■ Reading text
■ ■ ■ ■ ■

Presentation

The original talk was given by Yi-Hao Peng at ACM ASSETS 2021 Virtual Conference. The contents below include: 1) each representative slide frame with its corresponding alt-text summary descriptions, and 2) transcripts for each slide.

Slide 1

This is the title slide of the paper. The title text - “Say It All: Feedback for Improving Non-Visual Presentation Accessibility” is put at the middle left of the slides. Below it are the authors’ names, including Yi-Hao Peng, JiWoong Jang, Jeffery P.Bigham and Amy Pavel. Two logos put below the names. One of them is the logo of human-computer interaction institute, and the other is the logo of CMU ACCESS group. The whole deck of slides are mostly styled with black background and white texts.
Hi I’m Yi-Hao and today I will share our project called Slidecho, a system that supports flexible non-visual exploration of presentation videos.

■ ■ ■ ■ ■

■ Provided information
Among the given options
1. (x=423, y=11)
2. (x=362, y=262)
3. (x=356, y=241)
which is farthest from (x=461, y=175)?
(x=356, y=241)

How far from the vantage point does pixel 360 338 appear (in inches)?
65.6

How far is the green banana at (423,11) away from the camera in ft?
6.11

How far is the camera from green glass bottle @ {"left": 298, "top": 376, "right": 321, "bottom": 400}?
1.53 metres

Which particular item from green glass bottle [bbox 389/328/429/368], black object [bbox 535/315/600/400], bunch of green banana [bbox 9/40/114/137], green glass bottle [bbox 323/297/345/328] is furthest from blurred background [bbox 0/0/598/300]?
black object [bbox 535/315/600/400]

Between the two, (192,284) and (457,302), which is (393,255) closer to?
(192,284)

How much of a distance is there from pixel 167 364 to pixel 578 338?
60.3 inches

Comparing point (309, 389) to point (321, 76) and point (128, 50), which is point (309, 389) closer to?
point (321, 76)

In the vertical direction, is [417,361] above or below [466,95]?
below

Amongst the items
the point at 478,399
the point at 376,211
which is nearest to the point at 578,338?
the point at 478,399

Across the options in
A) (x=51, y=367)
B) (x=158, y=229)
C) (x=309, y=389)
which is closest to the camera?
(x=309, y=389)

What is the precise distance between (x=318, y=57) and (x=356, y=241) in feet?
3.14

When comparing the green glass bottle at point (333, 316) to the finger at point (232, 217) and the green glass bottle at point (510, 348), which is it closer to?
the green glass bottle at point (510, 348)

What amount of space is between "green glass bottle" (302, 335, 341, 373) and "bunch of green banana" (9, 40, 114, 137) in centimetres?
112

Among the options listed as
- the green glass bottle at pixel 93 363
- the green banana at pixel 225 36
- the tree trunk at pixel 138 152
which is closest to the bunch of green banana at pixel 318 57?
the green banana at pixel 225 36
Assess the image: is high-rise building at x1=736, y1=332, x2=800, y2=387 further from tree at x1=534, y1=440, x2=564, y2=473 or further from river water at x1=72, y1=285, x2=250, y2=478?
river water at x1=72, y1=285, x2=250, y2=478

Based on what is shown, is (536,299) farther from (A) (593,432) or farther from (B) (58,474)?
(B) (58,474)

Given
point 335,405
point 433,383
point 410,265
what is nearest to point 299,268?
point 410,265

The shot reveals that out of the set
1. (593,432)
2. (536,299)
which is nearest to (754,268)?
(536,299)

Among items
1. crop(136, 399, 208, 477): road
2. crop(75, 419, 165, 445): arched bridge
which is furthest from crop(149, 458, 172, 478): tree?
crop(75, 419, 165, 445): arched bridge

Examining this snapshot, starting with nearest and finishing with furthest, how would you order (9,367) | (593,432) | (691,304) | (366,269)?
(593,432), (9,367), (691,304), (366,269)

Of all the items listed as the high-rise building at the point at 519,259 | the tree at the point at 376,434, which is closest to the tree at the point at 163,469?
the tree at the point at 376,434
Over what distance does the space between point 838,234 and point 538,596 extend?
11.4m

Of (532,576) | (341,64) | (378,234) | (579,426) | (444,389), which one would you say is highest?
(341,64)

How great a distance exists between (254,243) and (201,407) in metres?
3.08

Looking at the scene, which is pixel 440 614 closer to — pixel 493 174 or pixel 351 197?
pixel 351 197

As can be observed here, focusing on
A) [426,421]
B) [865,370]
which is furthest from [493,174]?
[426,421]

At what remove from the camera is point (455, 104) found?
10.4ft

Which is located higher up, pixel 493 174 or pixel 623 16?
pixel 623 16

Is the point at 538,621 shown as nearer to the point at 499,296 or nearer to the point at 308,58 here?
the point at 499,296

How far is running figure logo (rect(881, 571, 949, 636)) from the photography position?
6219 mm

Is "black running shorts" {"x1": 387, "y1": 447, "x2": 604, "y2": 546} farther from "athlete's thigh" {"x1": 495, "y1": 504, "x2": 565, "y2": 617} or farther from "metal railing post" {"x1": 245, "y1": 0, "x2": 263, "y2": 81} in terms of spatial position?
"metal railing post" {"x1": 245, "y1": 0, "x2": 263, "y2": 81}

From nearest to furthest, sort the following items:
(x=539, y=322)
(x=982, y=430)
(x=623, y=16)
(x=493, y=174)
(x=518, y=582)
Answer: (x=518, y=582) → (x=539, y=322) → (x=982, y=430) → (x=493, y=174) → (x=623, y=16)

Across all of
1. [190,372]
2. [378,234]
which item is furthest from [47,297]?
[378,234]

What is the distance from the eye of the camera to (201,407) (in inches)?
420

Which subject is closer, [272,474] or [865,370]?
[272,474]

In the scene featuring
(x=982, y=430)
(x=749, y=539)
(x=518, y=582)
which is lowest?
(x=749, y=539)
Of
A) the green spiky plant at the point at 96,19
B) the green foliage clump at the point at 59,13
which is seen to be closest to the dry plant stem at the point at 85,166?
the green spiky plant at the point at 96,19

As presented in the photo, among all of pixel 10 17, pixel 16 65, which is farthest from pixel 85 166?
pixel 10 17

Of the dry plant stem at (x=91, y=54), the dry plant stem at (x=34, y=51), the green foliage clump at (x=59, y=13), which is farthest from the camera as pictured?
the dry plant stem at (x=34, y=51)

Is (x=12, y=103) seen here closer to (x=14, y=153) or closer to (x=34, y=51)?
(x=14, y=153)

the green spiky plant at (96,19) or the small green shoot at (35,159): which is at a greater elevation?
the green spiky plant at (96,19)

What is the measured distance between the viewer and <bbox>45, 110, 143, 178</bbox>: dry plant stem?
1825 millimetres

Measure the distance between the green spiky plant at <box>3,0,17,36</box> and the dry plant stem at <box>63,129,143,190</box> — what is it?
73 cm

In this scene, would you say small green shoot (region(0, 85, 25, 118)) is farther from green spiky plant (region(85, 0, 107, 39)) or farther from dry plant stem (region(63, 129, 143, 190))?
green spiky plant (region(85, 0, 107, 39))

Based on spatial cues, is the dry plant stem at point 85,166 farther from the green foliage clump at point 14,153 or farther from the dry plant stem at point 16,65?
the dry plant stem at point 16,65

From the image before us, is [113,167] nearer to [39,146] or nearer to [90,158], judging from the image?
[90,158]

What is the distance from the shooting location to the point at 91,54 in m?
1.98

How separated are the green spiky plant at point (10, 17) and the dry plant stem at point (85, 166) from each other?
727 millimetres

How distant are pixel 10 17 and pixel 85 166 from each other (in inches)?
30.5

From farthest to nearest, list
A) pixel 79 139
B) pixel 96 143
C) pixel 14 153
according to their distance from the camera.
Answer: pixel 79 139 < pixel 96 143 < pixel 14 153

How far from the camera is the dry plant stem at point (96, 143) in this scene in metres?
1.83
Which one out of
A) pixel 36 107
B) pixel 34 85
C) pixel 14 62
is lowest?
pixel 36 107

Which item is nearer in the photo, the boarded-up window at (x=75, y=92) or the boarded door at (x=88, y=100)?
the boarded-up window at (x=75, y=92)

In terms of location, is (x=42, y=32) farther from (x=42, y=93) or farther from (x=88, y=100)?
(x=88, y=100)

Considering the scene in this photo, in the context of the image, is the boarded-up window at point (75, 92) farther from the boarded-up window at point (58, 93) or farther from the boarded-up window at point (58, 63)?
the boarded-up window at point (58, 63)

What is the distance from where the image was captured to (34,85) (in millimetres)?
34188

■ ■ ■ ■ ■

Write out the presentation text again, starting at the words containing "The original talk" and ending with "and white texts.", and change "black background" to "dark gray background".

■ Reply to the task
The original talk was given by Yi-Hao Peng at ACM ASSETS 2021 Virtual Conference. The contents below include: 1) each representative slide frame with its corresponding alt-text summary descriptions, and 2) transcripts for each slide.

Slide 1

This is the title slide of the paper. The title text - “Say It All: Feedback for Improving Non-Visual Presentation Accessibility” is put at the middle left of the slides. Below it are the authors’ names, including Yi-Hao Peng, JiWoong Jang, Jeffery P.Bigham and Amy Pavel. Two logos put below the names. One of them is the logo of human-computer interaction institute, and the other is the logo of CMU ACCESS group. The whole deck of slides are mostly styled with dark gray background and white texts.